I have fixed it by opening 22000 TCP. I would be curious to understand why Syncthing was not opening the port because my PNP works fine and it is able to open other ports. Anyway what looks like a similar case was fixed opening manually 22000.

So I checked to see if port 22000 was open and ss reported it was. I could see the announcements hit each port by watching tcpdump on all of my LAN nodes. Still nothing. I ran iptables -I INPUT -p tcp --dport 22000 -j ACCEPT and the nodes started communicating again.

So in this case at least the solution was to manually open port 22000 on each node.

That leaves a few questions:

  1. Why do I have to open the port explicitly?
  2. Why do I still see the multicast packets arrive even if the port is NOT open?
  3. What changed since about last week when the same setup was working okay?

Oh well, at least it works now, again. Thanks to all for the input.

The firewall on your computer is yours to manage and we can’t guess what might have happened to it. You can still see announcements on port 21027 even if you block incoming connections on port 22000, because they are different ports and protocols.

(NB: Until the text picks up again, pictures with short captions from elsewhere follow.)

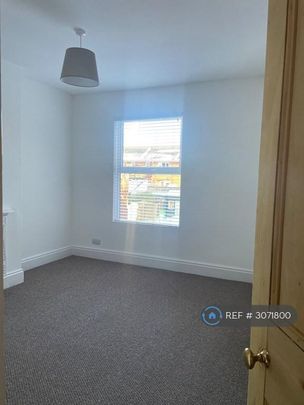 2 bedroom end of terrace house to rent - Photo 1
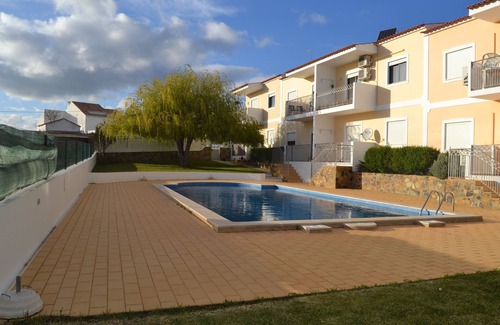 Branqueira Apartment | T1 Private Condominium with Swimming Pool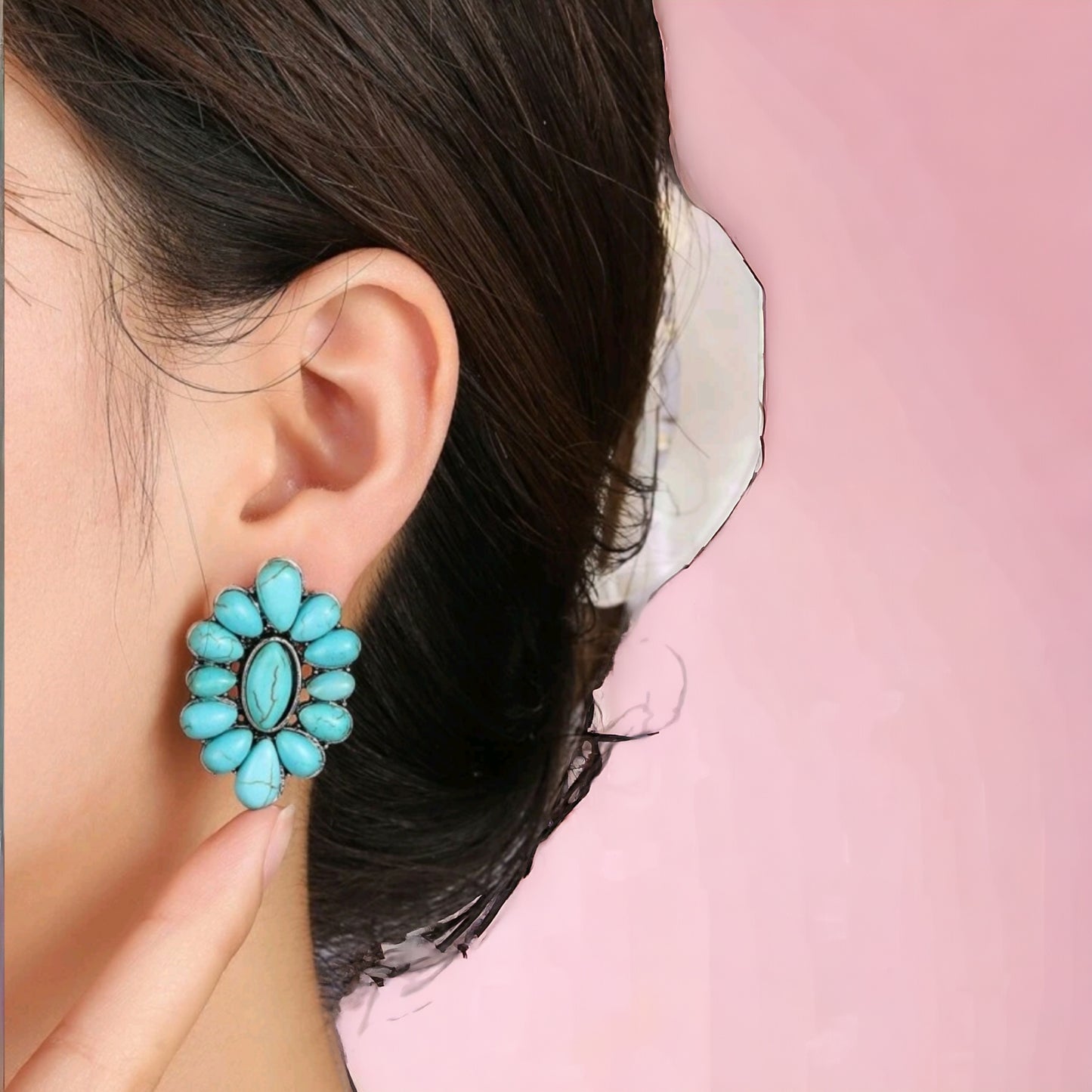 Western Blossom Stud Fashion Earrings in Blue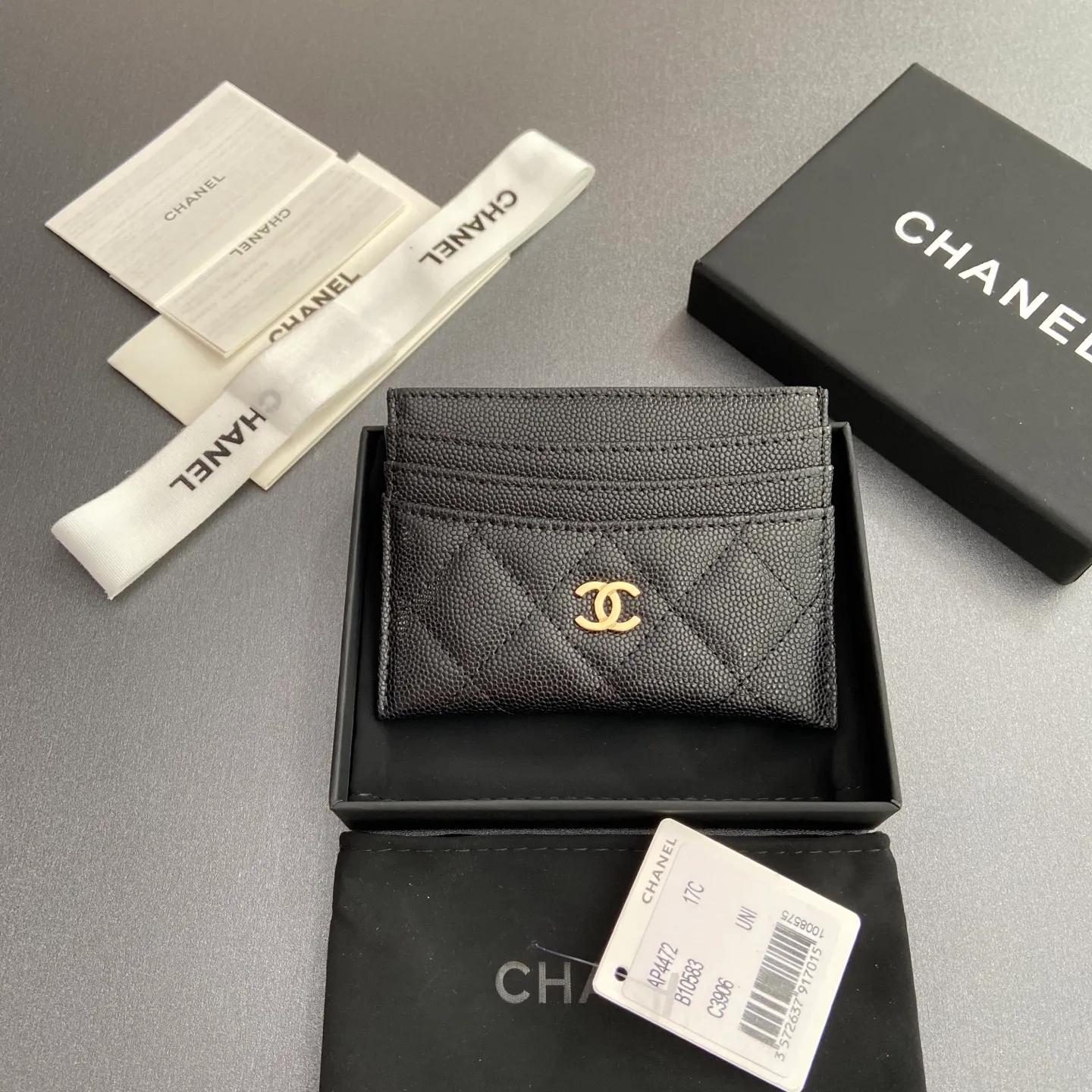 Xiaoxiang imported Italian leather Item number: A 4472 Price: 240 Size: w11×h10cm Color: Black ball pattern gold steel mark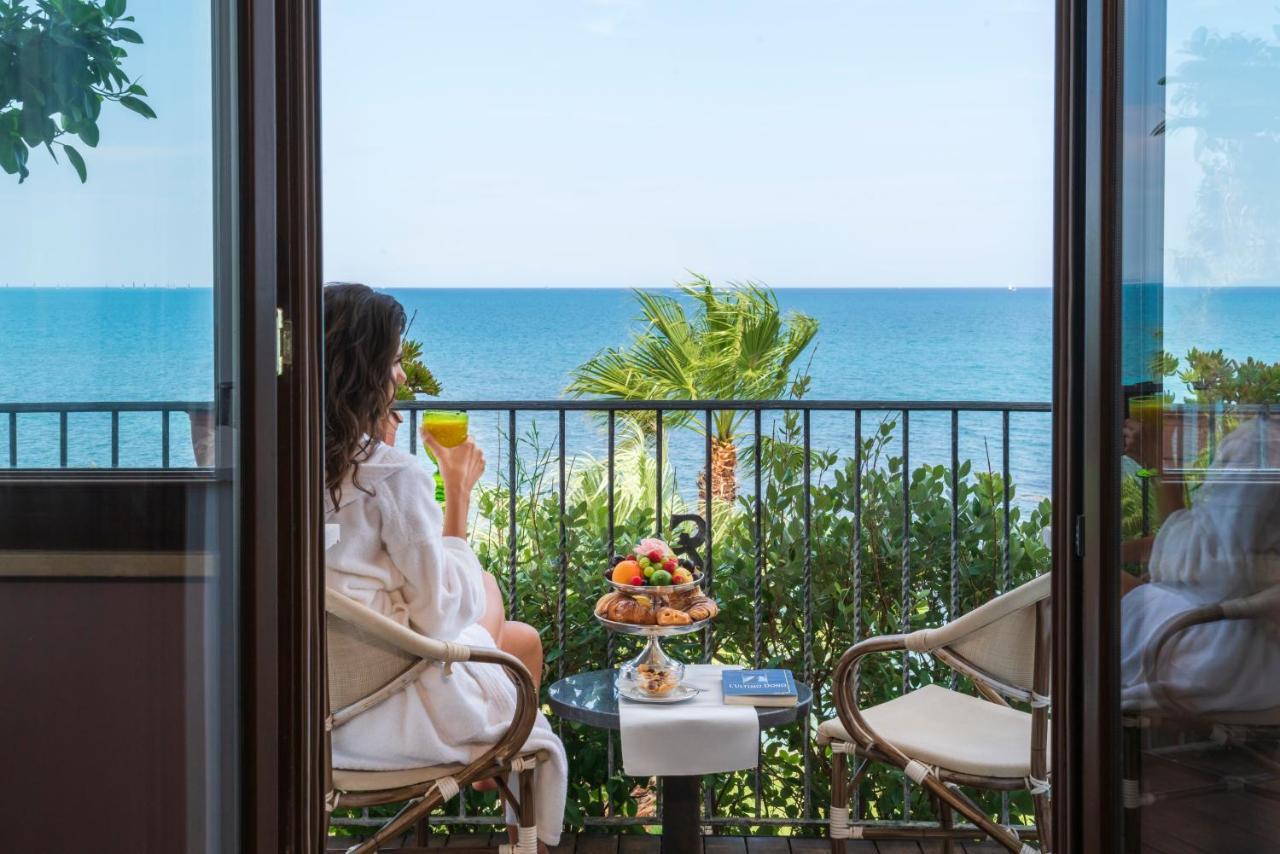 Hotel Lido Degli Scogli Crotone Bagian luar foto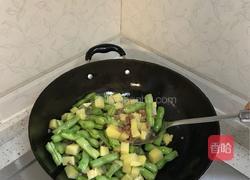 火腿洋芋四季豆焖饭的做法图解4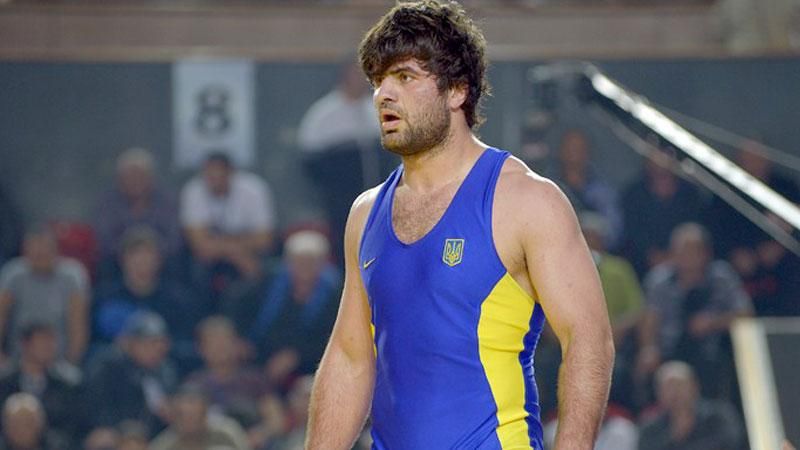 Українець подужав росіянина у вільній боротьбі Українець подужав росіянина у вільній боротьбі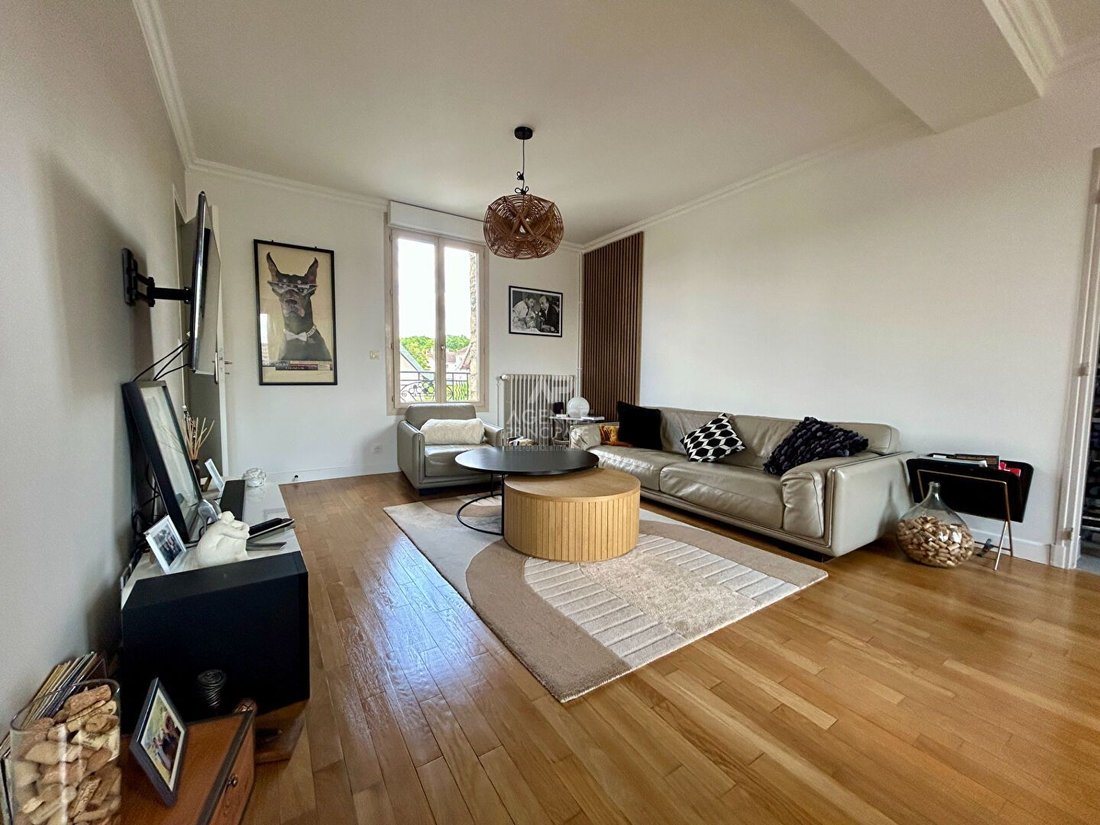 Apartment in Poissy, Ile-de-France, France 2 - 16066811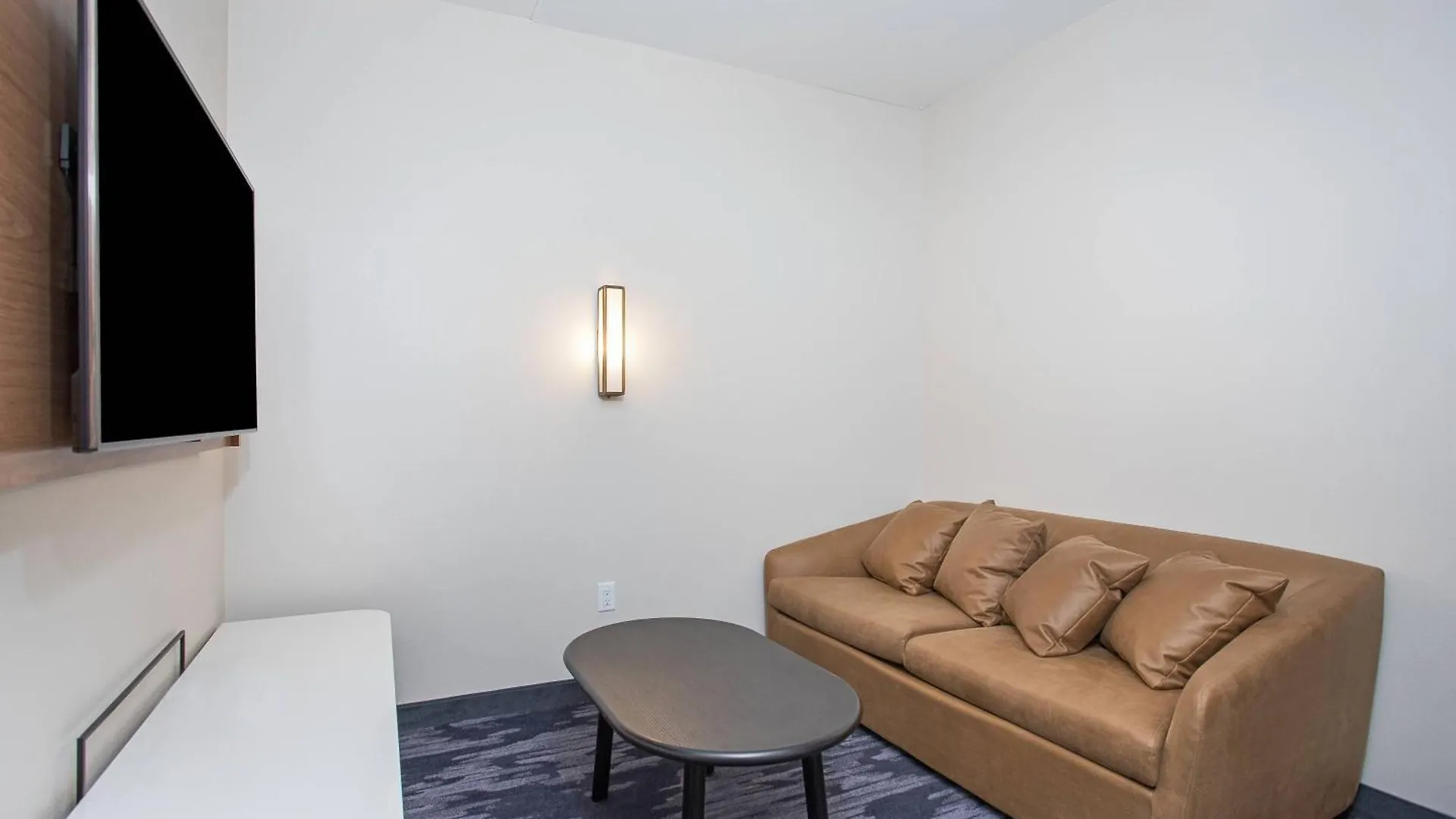 Fairfield & By Marriott Hotel 3*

I’m continuing this thread in hopes that if anybody in the future has a similar problem they’ll see how it was fixed here. I’d change the title to include [SOLVED] but that doesn’t seem to be an option.

When I ran tcpdump I was only looking for connections on 22000 and saw what looked like announcements there, even before I modified iptables. The docs list 21027 as a local announce port and I’m seeing a lot of multicasts there now that things are connecting.

So I’ll just amend my stated solution: Open up port 22000 (and possibly 21027) in the firewall explicitly even if you see activity on them.

Indeed, tcpdump looks at interface traffic - before it is filtered by iptables.